Online music users are to benefit from a pioneering new way of discovering lesser known artists and songs developed by researchers at Robert Gordon University (RGU).
Researchers from RGU’s Smart Data Technologies Centre and the School of Computing Science and Digital Media have introduced a new approach to online music recommenders based on a more comprehensive form of social tagging that learns from both human tagging and audio content.
The new approach was recently introduced at an international conference in an award winning paper which highlights how this pioneering method will allow people to discover new and lesser known music that suits their tastes.
Professor Susan Craw, one of the researchers and co-author of the paper which was presented at the 23rd International Conference on Case-Based Reasoning in Frankfurt, explains: “Millions of people use online music services every day and recommender systems are essential to browse these music collections.

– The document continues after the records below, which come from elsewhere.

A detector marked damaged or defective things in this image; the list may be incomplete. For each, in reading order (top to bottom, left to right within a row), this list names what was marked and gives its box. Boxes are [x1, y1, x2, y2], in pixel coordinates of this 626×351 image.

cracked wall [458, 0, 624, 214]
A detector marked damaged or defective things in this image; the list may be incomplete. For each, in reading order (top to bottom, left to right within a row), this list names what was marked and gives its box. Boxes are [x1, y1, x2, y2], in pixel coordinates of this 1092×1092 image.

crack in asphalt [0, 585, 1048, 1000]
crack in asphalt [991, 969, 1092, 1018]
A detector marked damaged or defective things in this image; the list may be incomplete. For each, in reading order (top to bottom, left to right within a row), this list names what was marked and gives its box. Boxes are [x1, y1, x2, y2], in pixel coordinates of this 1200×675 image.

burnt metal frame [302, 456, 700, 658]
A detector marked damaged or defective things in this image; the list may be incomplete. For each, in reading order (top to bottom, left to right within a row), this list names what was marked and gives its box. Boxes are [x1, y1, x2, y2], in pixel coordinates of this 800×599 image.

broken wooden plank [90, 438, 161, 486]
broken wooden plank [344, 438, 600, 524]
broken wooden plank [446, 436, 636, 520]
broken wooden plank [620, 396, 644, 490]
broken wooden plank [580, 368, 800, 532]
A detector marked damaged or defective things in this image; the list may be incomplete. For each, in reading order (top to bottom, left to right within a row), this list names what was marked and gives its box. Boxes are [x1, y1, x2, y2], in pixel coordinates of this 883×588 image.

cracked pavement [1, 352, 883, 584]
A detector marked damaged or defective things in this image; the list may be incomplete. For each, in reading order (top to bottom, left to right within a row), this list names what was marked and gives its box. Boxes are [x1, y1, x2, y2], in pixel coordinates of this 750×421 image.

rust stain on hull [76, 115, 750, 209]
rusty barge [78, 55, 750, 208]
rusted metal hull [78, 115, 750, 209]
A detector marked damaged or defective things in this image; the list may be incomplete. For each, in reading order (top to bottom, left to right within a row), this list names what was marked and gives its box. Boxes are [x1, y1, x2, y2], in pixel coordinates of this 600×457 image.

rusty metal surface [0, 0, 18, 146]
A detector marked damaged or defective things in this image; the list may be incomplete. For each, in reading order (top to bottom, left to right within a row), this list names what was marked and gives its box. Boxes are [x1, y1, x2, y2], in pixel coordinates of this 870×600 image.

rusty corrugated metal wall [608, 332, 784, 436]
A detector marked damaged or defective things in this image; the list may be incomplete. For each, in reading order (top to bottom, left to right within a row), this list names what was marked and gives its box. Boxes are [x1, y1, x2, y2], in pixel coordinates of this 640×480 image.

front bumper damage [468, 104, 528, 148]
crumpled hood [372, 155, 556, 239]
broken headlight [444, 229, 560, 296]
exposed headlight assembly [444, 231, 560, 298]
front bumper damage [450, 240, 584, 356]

“Users are looking for high quality recommendations, but also want to discover tracks and artists that they do not already know, new releases and the more niche music found in the ‘long tail’ of online music.
“While traditional tag-based recommenders benefit from useful semantic information for recommendation including genres, topics and opinions, they are inherently biased towards popular tracks and are not effective in less mainstream online music.
“By learning to augment existing tagging, our recommender generates quality recommendations while helping users to discover music.”
The new recommender exploits the combined knowledge from audio and tagging to extend a track’s social tagging by adding tag-based knowledge from similar music tracks.
Professor Craw continues: “We conducted an online study with real users as well as a larger experiment using Last.fm user data. Both show that our new recommender system provides better quality recommendations than when only social tags are used, and increases the discovery of new, unknown and niche music.
“This approach of using information from similar songs may offer opportunities to improve other online services such as image browsing, movie recommendation and online shopping.”
The new approach has been developed by Professor Susan Craw, RGU research fellow Dr Stewart Massie, and Dr Ben Horsburgh who previously had been a Computer Science undergraduate, PhD student and research fellow at RGU, and is now a senior data scientist at Tesco PLC.
All three are authors of the paper entitled ‘Music Recommendation: Audio Neighbourhoods to Discover Music in the Long Tail’ which was awarded the ‘Best Paper’ accolade at the conference.